What you are asked to do> All of the entries below should be printed exactly; the pictures are to be left out.

Raw data>
----
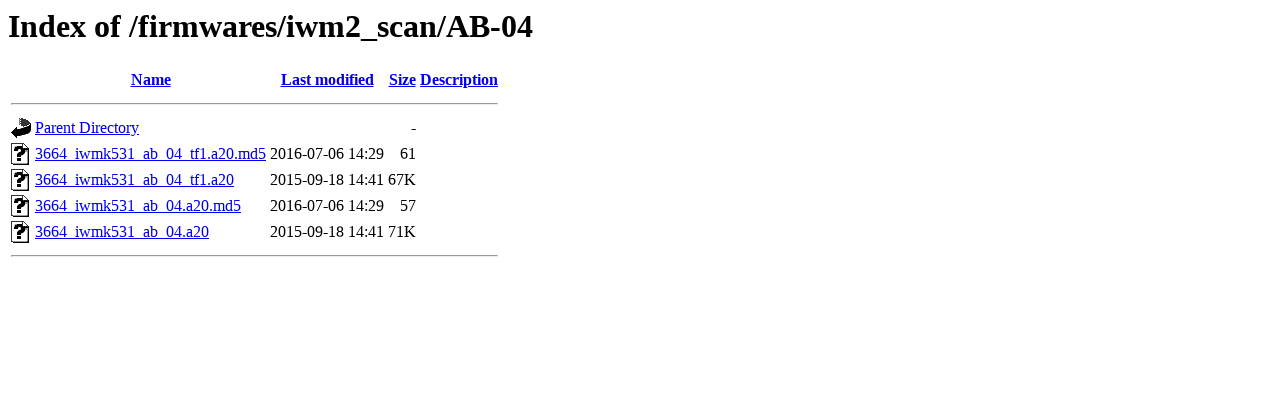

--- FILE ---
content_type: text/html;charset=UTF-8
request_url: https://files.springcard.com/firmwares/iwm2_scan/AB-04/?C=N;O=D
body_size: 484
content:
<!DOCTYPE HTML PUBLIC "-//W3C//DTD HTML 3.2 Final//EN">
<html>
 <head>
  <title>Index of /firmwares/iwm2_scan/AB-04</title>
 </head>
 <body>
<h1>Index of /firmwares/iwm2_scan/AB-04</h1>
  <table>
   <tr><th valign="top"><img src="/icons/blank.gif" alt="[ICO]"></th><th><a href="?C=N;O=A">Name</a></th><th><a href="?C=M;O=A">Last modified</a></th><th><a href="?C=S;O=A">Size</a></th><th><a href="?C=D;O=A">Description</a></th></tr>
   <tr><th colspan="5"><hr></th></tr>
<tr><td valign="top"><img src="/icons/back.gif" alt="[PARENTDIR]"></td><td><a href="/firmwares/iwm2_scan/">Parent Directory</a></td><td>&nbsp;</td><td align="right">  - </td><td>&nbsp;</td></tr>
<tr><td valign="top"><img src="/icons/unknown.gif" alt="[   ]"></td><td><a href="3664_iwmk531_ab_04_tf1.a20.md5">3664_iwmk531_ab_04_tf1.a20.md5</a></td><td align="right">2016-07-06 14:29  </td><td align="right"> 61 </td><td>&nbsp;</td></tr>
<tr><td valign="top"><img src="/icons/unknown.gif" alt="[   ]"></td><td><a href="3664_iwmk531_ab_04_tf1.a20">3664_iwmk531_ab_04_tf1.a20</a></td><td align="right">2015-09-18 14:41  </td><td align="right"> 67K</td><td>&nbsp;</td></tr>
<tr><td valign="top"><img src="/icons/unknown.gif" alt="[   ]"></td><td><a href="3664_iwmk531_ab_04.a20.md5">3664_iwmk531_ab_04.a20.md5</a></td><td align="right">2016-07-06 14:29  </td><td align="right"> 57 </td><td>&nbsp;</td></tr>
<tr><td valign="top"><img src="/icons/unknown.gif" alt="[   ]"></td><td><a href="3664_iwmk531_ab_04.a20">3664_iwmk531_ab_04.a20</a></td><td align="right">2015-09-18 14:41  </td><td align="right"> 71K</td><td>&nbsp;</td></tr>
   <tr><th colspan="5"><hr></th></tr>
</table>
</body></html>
----
Result>
--- FILE ---
content_type: text/html;charset=UTF-8
request_url: https://files.springcard.com/firmwares/iwm2_scan/AB-04/?C=N;O=D
body_size: 484
content:
<!DOCTYPE HTML PUBLIC "-//W3C//DTD HTML 3.2 Final//EN">
<html>
 <head>
  <title>Index of /firmwares/iwm2_scan/AB-04</title>
 </head>
 <body>
<h1>Index of /firmwares/iwm2_scan/AB-04</h1>
  <table>
   <tr><th valign="top"><img src="/icons/blank.gif" alt="[ICO]"></th><th><a href="?C=N;O=A">Name</a></th><th><a href="?C=M;O=A">Last modified</a></th><th><a href="?C=S;O=A">Size</a></th><th><a href="?C=D;O=A">Description</a></th></tr>
   <tr><th colspan="5"><hr></th></tr>
<tr><td valign="top"><img src="/icons/back.gif" alt="[PARENTDIR]"></td><td><a href="/firmwares/iwm2_scan/">Parent Directory</a></td><td>&nbsp;</td><td align="right">  - </td><td>&nbsp;</td></tr>
<tr><td valign="top"><img src="/icons/unknown.gif" alt="[   ]"></td><td><a href="3664_iwmk531_ab_04_tf1.a20.md5">3664_iwmk531_ab_04_tf1.a20.md5</a></td><td align="right">2016-07-06 14:29  </td><td align="right"> 61 </td><td>&nbsp;</td></tr>
<tr><td valign="top"><img src="/icons/unknown.gif" alt="[   ]"></td><td><a href="3664_iwmk531_ab_04_tf1.a20">3664_iwmk531_ab_04_tf1.a20</a></td><td align="right">2015-09-18 14:41  </td><td align="right"> 67K</td><td>&nbsp;</td></tr>
<tr><td valign="top"><img src="/icons/unknown.gif" alt="[   ]"></td><td><a href="3664_iwmk531_ab_04.a20.md5">3664_iwmk531_ab_04.a20.md5</a></td><td align="right">2016-07-06 14:29  </td><td align="right"> 57 </td><td>&nbsp;</td></tr>
<tr><td valign="top"><img src="/icons/unknown.gif" alt="[   ]"></td><td><a href="3664_iwmk531_ab_04.a20">3664_iwmk531_ab_04.a20</a></td><td align="right">2015-09-18 14:41  </td><td align="right"> 71K</td><td>&nbsp;</td></tr>
   <tr><th colspan="5"><hr></th></tr>
</table>
</body></html>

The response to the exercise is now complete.